“Well, I’m just a modern guy, although I’ve had it in the ear before…” His overdriven, deep-in-the-pocket Bo Diddley inspired bass motif defines one of rock ‘n’ roll’s greatest anthems as rendered by the former James Newell Osterberg – “Lust For Life.”
Tony Fox Sales, son of the iconic comic Soupy, is among rock’s most underrated bassists. With the unfairly maligned, still ahead-of-its-time Tin Machine collective comprised of sibling Hunt on drums, David Bowie (sax/vocals), and virtuoso guitarist Reeves Gabrels, Tony rendered bass passages that belied harmonic tradition yet propelled the ensemble’s quirky canon by way of old school rhythm and blues phrasing throughout their triumvirate of absolutely essential releases; Tin Machine (1989), Tin Machine II (1991), and the live set Oi Vey Baby (1992).
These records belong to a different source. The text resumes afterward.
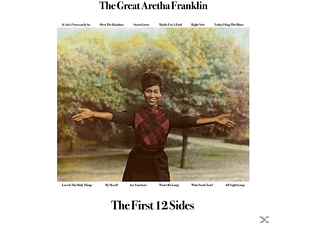 Aretha Franklin - The First 12 Sides - (Vinyl)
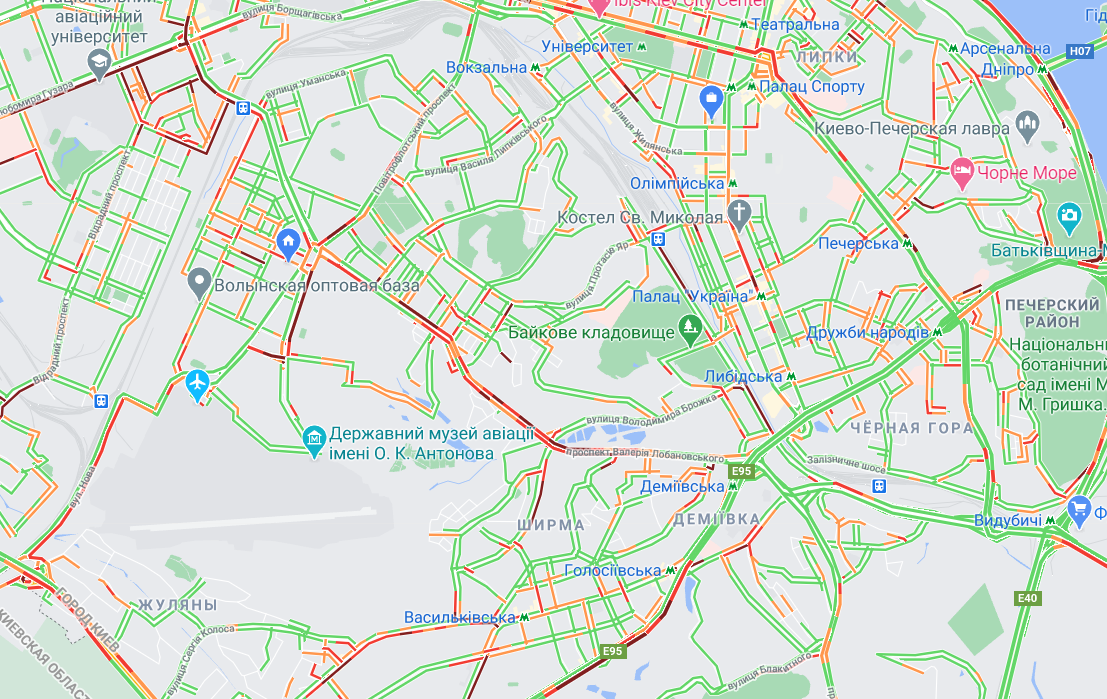 Пробки в Киеве: какие дороги самые загруженные в понедельник, 5 октября, КАРТА , фото-1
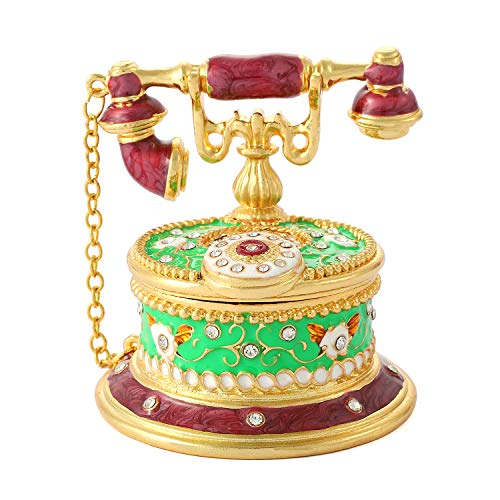 QIFU Vintage Hand Painted Telephone Hinged Jewelry Trinket Box with Rich Enamel and Sparkling Rhinestones Unique Gift Home Decor Best Ornament Your Collection
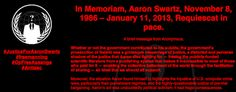 Anonymous Appears To Have Hacked MIT Website, Leaves SwartzTribute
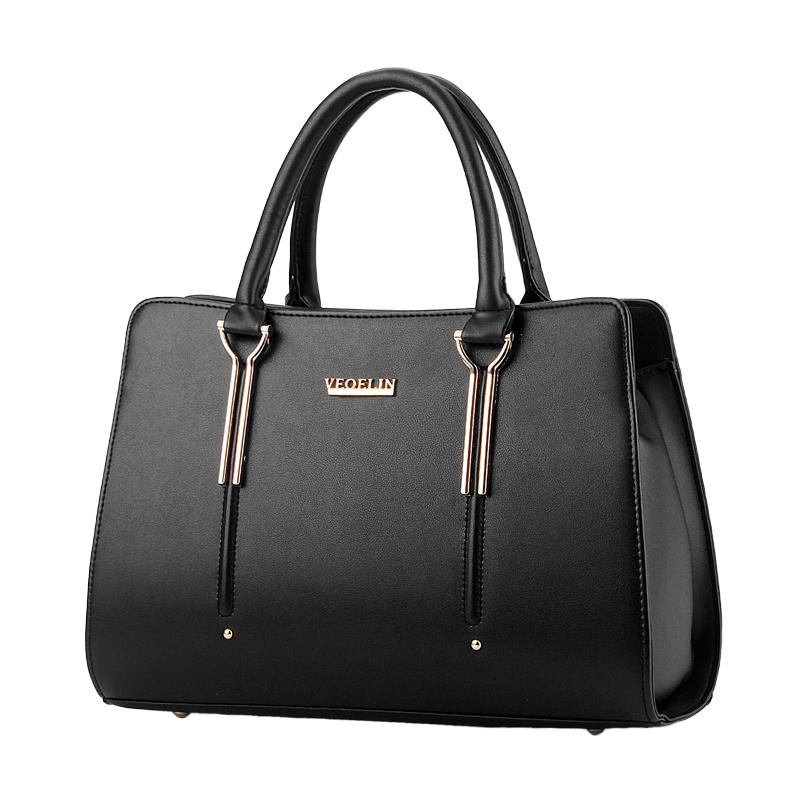 Female New Bag Female Sweet Lady Stereotypes Fashion Handbag Messenger Bag Shoulder Bag Designer Vintage Bag Bolsas Femininas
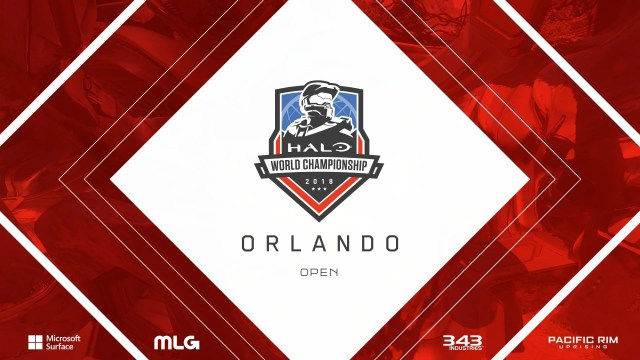 HaloWC Orlando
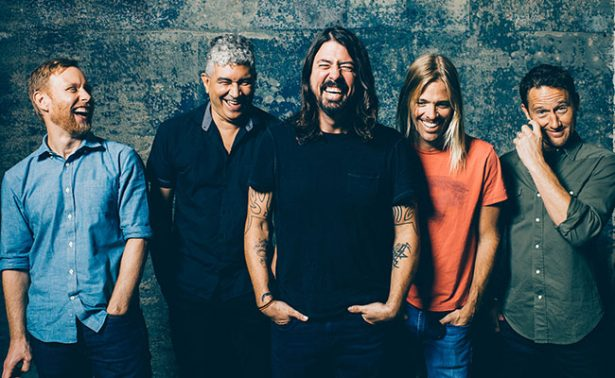 Foo Fighters, Concrete and gold nuevo álbum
At the age of 19, Tony shined on Todd Rundgren’s stunning debut release Runt (1970), especially on the track “I’m in the Clique” wherein Sales’ brittle solo clashes with everyone in the studio yet somehow manages to make a statement.
To my ears, the Sales/Sales rhythm section for Iggy’s Lust for Life (1977) album represents a flawless fusion of art, punk, pop, and hard rock. You want to know why bass players are the coolest cats? Refer to Tony Sales.